France-Algérie : quel travail de reconnaissance et de vérité ? (1)

Mercredi 17 Février 2021
Latifa Madani
Histoire et mémoire de la colonisation. Le rapport rendu par Benjamin Stora suscite de nombreuses réactions. Comment s’en saisir pour avancer sur la voie de la réparation ?

La repentance est un mot écran
Gilles Manceron Historien, membre de la Ligue des droits de l’homme

La vérité doit être dite sur la colonisation et la guerre d’Algérie, mais le terrain est miné et les mots sont piégés. Un travail est nécessaire pour que les deux sociétés aient une connaissance des réalités et de la complexité de cette histoire, mais il faut se méfier de la tendance des États à instrumentaliser l’histoire.La République doit reconnaître que la colonisation contredisait le principe de l’égalité de tous les êtres humains proclamé lors de la Révolution française. La repentance est un mot écran destiné à faire obstacle à cette reconnaissance. Il a été inventé par des nostalgiques de la colonisation pour discréditer la demande de désigner pour ce qu’elles sont les injustices et les violences coloniales ponctuées de crimes contre l’humanité.

Ce qui a fait échouer le « traité d’amitié » annoncé par Jacques Chirac avec l’Algérie, c’est le « grand écart » qu’il a tenté entre ce projet de traité et la loi sur les « aspects positifs de la colonisation » de février 2005, qui résultait d’une promesse faite en 2002 au lobby « nostalgériste » pour le dissuader de voter Le Pen au second tour de la présidentielle. L’inscription demandée par l’Algérie dans le préambule du traité des « regrets » de la France pour « les torts portés à l’Algérie durant la période coloniale » ne pouvait se concilier avec la vision « civilisatrice » des « bienfaits » de la colonisation.

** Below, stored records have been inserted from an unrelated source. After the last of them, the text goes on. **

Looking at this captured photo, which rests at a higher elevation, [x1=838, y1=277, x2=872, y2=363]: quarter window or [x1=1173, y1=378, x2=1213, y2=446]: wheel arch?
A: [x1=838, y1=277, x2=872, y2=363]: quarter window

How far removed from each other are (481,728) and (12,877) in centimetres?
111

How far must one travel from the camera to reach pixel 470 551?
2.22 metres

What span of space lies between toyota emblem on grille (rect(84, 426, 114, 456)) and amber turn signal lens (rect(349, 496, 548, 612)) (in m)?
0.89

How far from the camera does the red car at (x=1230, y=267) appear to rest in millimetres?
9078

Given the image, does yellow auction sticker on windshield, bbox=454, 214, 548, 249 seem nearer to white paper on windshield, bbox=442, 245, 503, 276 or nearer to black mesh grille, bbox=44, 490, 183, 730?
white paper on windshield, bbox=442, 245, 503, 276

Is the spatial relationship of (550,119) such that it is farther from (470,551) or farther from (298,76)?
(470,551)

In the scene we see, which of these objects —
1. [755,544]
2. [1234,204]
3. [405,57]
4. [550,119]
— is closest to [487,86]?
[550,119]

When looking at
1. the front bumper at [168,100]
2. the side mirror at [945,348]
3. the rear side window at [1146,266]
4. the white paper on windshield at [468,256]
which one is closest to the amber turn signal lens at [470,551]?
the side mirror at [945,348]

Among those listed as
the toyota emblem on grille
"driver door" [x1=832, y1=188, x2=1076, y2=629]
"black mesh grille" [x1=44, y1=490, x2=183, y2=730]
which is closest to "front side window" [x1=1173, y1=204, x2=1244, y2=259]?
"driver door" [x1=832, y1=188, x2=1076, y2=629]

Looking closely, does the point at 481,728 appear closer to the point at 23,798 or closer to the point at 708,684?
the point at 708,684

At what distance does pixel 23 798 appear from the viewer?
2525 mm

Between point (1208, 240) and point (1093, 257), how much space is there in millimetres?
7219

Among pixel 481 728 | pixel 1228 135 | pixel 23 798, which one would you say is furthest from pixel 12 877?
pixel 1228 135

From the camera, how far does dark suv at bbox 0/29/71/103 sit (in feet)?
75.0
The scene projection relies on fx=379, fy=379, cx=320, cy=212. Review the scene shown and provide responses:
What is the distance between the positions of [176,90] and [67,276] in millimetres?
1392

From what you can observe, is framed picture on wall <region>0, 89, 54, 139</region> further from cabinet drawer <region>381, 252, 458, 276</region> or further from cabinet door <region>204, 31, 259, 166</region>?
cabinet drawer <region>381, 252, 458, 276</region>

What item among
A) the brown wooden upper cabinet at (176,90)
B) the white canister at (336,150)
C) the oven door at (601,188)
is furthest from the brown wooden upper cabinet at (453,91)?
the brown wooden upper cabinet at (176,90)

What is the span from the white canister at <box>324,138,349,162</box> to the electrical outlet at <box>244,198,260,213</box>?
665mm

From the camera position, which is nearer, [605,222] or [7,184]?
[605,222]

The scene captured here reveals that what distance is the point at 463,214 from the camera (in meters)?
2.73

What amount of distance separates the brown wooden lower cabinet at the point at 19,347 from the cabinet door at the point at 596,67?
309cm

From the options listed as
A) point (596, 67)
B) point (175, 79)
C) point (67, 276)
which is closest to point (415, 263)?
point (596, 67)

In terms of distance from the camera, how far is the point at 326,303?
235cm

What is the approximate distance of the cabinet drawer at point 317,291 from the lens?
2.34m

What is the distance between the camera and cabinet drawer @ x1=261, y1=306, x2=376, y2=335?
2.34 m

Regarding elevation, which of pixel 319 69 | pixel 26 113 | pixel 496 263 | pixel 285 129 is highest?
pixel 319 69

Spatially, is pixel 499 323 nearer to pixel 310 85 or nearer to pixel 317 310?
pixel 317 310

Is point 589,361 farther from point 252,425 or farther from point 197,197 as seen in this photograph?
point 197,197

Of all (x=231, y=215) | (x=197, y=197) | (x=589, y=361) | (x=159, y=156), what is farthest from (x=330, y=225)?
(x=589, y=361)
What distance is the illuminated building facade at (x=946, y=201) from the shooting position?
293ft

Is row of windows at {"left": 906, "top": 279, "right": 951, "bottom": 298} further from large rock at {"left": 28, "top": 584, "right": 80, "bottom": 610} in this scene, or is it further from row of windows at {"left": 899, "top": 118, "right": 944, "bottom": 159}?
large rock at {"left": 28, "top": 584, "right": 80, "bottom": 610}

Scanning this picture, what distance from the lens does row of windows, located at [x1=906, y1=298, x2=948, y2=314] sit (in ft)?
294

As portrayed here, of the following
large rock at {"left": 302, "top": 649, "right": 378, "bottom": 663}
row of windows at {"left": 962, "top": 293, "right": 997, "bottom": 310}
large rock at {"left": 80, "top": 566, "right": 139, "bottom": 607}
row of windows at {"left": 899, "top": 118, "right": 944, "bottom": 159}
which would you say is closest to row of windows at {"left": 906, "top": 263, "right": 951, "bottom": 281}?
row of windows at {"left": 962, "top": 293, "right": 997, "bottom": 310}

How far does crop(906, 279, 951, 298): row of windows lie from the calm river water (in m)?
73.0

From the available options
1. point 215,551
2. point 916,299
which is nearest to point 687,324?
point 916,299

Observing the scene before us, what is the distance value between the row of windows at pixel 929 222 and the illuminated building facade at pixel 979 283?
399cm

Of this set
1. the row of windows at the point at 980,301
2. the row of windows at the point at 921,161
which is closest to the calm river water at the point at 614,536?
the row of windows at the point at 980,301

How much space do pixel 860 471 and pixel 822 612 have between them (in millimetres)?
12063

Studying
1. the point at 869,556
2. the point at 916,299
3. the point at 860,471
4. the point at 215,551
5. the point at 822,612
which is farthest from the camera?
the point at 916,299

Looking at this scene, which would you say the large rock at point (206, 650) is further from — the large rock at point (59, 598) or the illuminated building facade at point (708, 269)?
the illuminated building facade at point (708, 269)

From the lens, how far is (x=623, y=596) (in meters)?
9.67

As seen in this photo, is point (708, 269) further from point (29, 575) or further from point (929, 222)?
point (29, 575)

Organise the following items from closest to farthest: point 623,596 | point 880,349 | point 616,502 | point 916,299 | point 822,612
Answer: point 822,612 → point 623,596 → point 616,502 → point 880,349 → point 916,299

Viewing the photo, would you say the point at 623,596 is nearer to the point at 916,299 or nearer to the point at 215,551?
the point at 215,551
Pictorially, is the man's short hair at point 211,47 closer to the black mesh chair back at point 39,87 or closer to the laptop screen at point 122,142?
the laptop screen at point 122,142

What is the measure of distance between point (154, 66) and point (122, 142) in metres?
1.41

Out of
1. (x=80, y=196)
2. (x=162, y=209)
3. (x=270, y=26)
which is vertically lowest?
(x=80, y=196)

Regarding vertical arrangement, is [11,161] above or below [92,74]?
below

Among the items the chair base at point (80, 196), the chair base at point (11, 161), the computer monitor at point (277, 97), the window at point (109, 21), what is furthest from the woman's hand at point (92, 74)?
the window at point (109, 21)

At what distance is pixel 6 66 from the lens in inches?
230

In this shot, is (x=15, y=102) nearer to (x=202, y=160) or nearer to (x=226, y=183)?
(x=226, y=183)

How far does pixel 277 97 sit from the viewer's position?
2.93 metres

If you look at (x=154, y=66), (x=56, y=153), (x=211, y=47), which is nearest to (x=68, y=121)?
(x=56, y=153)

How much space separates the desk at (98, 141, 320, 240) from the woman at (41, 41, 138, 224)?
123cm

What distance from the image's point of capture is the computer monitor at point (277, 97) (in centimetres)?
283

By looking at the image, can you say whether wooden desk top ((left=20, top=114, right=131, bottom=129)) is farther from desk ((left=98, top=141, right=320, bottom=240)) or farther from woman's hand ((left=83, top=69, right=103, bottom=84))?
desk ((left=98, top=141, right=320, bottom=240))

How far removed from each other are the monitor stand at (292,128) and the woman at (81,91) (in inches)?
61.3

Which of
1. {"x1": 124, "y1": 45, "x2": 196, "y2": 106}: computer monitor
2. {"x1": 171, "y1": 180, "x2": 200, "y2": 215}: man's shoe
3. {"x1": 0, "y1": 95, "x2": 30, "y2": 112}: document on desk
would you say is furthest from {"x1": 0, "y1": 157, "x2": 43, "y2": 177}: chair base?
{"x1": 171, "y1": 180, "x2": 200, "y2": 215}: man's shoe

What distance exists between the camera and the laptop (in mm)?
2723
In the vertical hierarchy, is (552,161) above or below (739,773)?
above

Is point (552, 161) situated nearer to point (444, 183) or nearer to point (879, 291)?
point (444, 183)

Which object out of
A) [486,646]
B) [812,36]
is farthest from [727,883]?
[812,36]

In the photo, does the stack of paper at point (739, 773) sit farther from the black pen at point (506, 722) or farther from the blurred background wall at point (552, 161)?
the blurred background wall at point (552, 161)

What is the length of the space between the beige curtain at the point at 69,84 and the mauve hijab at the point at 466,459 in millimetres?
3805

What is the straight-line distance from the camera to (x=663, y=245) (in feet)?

La remise du rapport de Benjamin Stora à Emmanuel Macron le 20 janvier a été l’objet d’une manipulation de la part de l’Élysée. Annoncée à 17 heures, elle a été précédée, dans la matinée, par la diffusion à la presse par le « conseiller mémoire » de la présidence des « éléments de langage » qu’il fallait tenir à son sujet : « Colonisation et guerre d’Algérie : ni excuses, ni repentance. » Même si on ne trouve pas ces mots dans le rapport, ce sont eux qui s’y sont trouvés accolés alors que les préconisations de Benjamin Stora ouvrent sur la perspective non d’une « réconciliation », mais d’un apaisement des mémoires.